In her role, she works alongside nurses through 12-hour shifts — helping patients get washed, repositioned, dressed, and comfortable. Nursing assistants spend more continuous time at the bedside than almost anyone else on the care team, making them crucial as an extra set of eyes and ears for the nurses and doctors. Colleague Justin Millan, RN, CHPN, describes watching Nora work: “In the room, she’s dialed into the patient’s needs — paying attention to cues from their body language, their hands, their eyes, their facial expressions. She talks quietly to the patients and reassures them. She does all this with her unique, quiet, very dignified bedside style that’s distinctively Nora.”

“I want patients and families to feel like this is their home,” Nora says. “I always ask them, ‘What do you like? Is there anything that you want? What would make you more comfortable right now?”

One patient loved Western movies, so Nora would talk about them during his care — old films, old TV shows, anything that sparked his interest. For a little while, his pain and worry receded into the background. Another patient admitted he was craving Kentucky Fried Chicken. She told him not to worry: The next day she picked it up for him on her way to work.

“A lot of people don’t have families around them, and they don’t really have much company,” Nora says. “I always try to give those patients a bit more time.”

Her colleague Carmen DaCunha, RN, has watched this up close.

“Our patients don’t have long, so you want to make their last days or their last hours the best that they can be. Nora’s somebody that you can rely on to do that,” says Carmen. “She puts herself in her patient’s shoes.”

Families feel the difference too. At the Hulitar Hospice Center, loved ones are welcomed at any hour, given blankets and chairs and whatever they need to stay close. Their hospice teams help make them as comfortable as possible — and Nora is known for being able to sense just what someone needs, whether that’s quietly arranging the room or checking in on a son or daughter who hasn’t slept. More than once, she’s held the hand of a spouse whose partner has just passed away, offering to sit beside them through that moment.

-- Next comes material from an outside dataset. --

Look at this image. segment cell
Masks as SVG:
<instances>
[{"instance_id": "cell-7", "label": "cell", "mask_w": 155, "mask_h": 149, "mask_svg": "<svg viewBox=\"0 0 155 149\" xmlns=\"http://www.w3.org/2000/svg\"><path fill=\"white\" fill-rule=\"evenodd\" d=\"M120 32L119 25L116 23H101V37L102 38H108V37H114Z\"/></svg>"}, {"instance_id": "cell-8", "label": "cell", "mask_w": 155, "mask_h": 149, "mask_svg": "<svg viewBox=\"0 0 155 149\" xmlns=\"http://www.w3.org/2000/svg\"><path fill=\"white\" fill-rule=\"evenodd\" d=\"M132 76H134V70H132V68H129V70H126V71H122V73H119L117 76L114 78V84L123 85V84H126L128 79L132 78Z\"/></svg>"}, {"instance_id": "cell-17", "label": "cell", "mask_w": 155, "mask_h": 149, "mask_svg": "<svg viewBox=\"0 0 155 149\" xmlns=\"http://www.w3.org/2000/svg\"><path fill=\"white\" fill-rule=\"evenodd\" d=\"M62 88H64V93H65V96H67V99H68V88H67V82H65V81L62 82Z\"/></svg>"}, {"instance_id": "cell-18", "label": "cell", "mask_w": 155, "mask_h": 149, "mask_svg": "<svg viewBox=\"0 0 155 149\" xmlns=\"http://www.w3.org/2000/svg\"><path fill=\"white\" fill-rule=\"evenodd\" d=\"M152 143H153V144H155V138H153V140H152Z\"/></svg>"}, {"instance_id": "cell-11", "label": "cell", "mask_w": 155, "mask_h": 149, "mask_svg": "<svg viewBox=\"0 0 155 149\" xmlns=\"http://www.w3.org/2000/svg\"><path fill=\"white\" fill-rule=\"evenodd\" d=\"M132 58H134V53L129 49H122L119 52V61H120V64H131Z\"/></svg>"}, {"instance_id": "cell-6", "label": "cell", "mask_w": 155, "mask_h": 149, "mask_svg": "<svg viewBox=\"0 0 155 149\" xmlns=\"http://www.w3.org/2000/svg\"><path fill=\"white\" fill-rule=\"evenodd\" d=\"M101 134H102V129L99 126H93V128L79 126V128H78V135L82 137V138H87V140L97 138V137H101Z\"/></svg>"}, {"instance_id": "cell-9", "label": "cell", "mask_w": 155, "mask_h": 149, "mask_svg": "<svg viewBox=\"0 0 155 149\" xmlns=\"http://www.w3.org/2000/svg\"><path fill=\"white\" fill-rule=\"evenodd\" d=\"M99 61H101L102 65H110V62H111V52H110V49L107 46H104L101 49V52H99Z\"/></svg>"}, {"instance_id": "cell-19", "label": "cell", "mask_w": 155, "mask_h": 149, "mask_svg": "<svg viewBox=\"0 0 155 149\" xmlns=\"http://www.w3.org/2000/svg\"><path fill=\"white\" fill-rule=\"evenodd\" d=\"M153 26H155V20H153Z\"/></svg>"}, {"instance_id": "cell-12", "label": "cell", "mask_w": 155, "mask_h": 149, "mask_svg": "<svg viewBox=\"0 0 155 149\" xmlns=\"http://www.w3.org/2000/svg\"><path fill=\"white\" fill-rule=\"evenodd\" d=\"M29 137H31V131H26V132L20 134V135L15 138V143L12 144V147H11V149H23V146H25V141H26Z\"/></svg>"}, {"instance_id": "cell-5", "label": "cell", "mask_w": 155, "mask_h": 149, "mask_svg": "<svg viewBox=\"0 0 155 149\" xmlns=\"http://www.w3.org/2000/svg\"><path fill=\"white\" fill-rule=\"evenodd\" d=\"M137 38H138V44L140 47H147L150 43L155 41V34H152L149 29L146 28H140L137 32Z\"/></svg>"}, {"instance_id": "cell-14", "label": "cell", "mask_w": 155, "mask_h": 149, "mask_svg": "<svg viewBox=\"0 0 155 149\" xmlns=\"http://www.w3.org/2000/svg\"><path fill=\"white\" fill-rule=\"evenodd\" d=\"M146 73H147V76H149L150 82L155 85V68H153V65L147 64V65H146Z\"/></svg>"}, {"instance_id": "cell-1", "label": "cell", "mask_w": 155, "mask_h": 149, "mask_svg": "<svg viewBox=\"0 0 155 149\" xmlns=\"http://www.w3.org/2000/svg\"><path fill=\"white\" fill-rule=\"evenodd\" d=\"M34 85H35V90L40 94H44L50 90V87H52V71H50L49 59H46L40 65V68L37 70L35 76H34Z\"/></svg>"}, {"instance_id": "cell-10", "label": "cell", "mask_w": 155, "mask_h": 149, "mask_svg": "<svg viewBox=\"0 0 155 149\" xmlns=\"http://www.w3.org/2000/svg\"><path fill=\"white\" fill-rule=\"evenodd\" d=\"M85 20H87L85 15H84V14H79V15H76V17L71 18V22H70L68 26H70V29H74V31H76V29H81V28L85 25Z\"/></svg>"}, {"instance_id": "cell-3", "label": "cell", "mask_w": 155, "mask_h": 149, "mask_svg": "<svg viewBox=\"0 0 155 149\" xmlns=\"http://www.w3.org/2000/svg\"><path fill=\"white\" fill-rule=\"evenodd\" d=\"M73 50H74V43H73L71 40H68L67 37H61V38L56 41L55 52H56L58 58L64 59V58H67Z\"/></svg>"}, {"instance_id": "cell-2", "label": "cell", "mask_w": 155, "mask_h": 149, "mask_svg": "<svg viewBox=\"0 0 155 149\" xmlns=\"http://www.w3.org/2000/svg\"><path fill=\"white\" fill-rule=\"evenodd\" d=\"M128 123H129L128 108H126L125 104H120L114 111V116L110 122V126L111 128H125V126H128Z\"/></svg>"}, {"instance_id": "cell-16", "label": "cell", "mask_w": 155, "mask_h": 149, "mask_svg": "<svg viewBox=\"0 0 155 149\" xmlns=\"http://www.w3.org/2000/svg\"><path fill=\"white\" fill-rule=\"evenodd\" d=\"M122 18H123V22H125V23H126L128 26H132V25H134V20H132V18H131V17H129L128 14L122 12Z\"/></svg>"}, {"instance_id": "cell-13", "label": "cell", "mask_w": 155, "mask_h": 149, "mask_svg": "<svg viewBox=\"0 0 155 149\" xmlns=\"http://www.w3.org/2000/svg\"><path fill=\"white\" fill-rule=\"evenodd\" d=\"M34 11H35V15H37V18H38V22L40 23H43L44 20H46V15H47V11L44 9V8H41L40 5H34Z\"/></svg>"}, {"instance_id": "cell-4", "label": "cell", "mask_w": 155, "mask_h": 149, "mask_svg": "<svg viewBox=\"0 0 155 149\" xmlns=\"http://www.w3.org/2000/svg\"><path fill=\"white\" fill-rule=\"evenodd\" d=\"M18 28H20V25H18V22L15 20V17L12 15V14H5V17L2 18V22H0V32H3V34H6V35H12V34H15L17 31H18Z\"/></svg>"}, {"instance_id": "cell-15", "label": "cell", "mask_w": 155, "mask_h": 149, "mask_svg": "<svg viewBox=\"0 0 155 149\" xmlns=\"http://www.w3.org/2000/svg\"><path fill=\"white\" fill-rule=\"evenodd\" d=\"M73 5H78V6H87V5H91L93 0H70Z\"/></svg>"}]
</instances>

“Quite often we get letters after someone has passed talking about how much the care has meant to them,” says Virginia Magnan, RN, director of the Hulitar Hospice Center. “Nora’s name comes up consistently as a person who has provided care that has made a profound difference.”

> Read: Seeing hospice differently: One visitor’s experience at the Hulitar Center

Nominated by her colleagues

This past spring, Nora’s colleagues nominated her — in writing, in detail, from every corner of the unit — for HopeHealth’s Spirit of Hope Award, the organization’s highest annual recognition for a CNA.

“Every day she pours her heart into her job,” said one team member.

“Nora cares for every single patient as though they are her family member,” said another.

She won, and was honored at HopeHealth’s gala alongside the organization’s 50th anniversary. Even as she was accepting the award, she was reflecting on what matters most: the patients and families.

“At the end of each day, I don’t want to go home thinking that maybe I was able to do more,” says Nora. “I want to go home and say: I did my best, I helped somebody. I gave them a few moments of love.”